The girlfriend of married Henry, however, emphasizes that Ben Sreykeo has a responsibility to. Ben flies to Kuala Lumpur to firstly write a report about a newly opened hotel, secondly to write down his own story and thirdly to meet Sreykeo. In a showdown , Sreykeo, who, contrary to the agreement, comes directly to the luxury hotel, is expelled from the house as an HIV-positive prostitute. Ben stands by her by claiming to be her fiancé . Sreykeo later asks him what it is: a fiancé.
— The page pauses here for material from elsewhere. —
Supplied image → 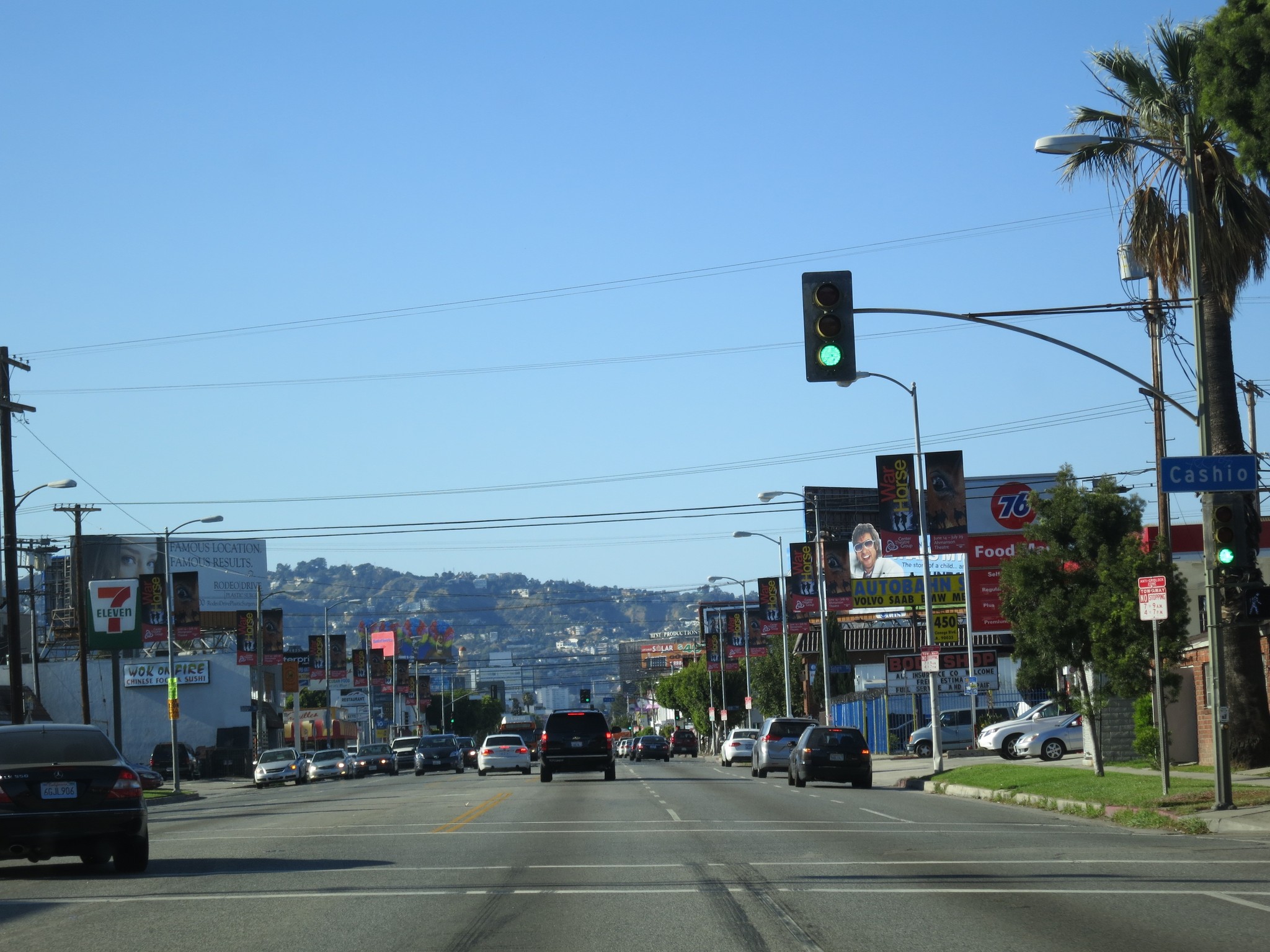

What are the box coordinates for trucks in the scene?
[495,714,540,762]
In Hamburg, Henry is angry because the hotel complained about Ben. Ben replies ". Never mind, I just work in Cambodia" The last setting of the film, at the beginning of the credits , Sreykeo and Ben shows in a Buddhist wedding ceremony: A monk showered the two with water.

background

The title Same Same But Different is a Thai-English idiom that means “same but different”. Same Same But Different is Detlev Buck's first film to be shot outside of Germany. Benjamin Prüfer, who traveled with his wife Sreykeo and two children from Phnom Penh to the German premiere in Hamburg, said: “I don't see my life rushing past me”; the film is the work of Buck, less the film adaptation of his life story.

The film premiered on August 13, 2009 at the 62nd Locarno International Film Festival . The cinema release in Germany was on January 21, 2010. Same Same But Different was only moderately successful with around 184,000 cinema-goers in Germany.

criticism

The press reacted rather cautiously. In the features section of the Berliner Zeitung it was said: “Unfortunately, 'Same Same But Different' cannot make the love story plausible beyond the cultural differences. Maybe that's too much to ask; maybe one just doesn't like to believe in Ben's naivete. Perhaps it is precisely in this unexplained that the force of strangeness is preserved. ”Positive reviews emphasized the laconicity that in places characterizes the film. Der Spiegel wrote : "Buck claims that he wanted to report on 'love in global times', but the power of his film comes primarily from the fact that it tells extremely sparingly and explains almost nothing."

Several articles specifically mentioned the soundtrack - for example the Rammstein music that plays in the discotheque in the Cambodian capital and the instrumental version of a Schubert song while the camera rests on a slum area .

Awards

In August 2009 Same Same But Different received the Variety Piazza Grande Award at the Locarno International Film Festival. Critics of the American magazine Variety (an industry journal for the entertainment industry) award this prize to films that convince them both through their artistic qualities and through their international exploitation opportunities.

In January 2010 Jana Marsik received the Bavarian Film Prize in the category of image design for the films Lippels Traum and Same Same But Different .

The German Film and Media Assessment FBW in Wiesbaden awarded the film the rating particularly valuable.

Web links

Individual evidence

  1. Release certificate for Same Same But Different . Voluntary self-regulation of the film industry , January 2010 (PDF; test number: 121 209 K).
  2. Benjamin Prüfer: Until death takes it from me. Article on www.neon.de from February 1, 2006, accessed on August 31, 2009.
  3. Benjamin Prüfer: Wherever you go. The story of an almost impossible love. Scherz Verlag, Frankfurt 2007, ISBN 978-3-502-15088-6 .
  4. ^ Nana AT Rebhan: Same Same But Different ( Memento from January 21, 2010 in the Internet Archive ). Article on www.arte.tv from August 18, 2009.
  5. Buck's new film premieres . Article on www.n-tv.de from January 20, 2010, accessed on February 20, 2010.
  6. Same Same But Different in the Internet Movie Database (English)
  7. ^ Same Same But Different at Blickpunkt: Film , accessed January 9, 2010.
  8. Anke Westphal: Money and Love . Film review in the Berliner Zeitung on January 21, 2010, accessed on www.berliner-zeitung.de on February 20, 2010.
  9. Wolfgang Höbel: Her songs plead hotly . Film review in Spiegel from January 18, 2010, accessed on www.spiegel.de on February 20, 2010.
  10. "Same Same But Different" awarded in Locarno . Report on www.ndr.de from August 17, 2009, accessed on September 28, 2011.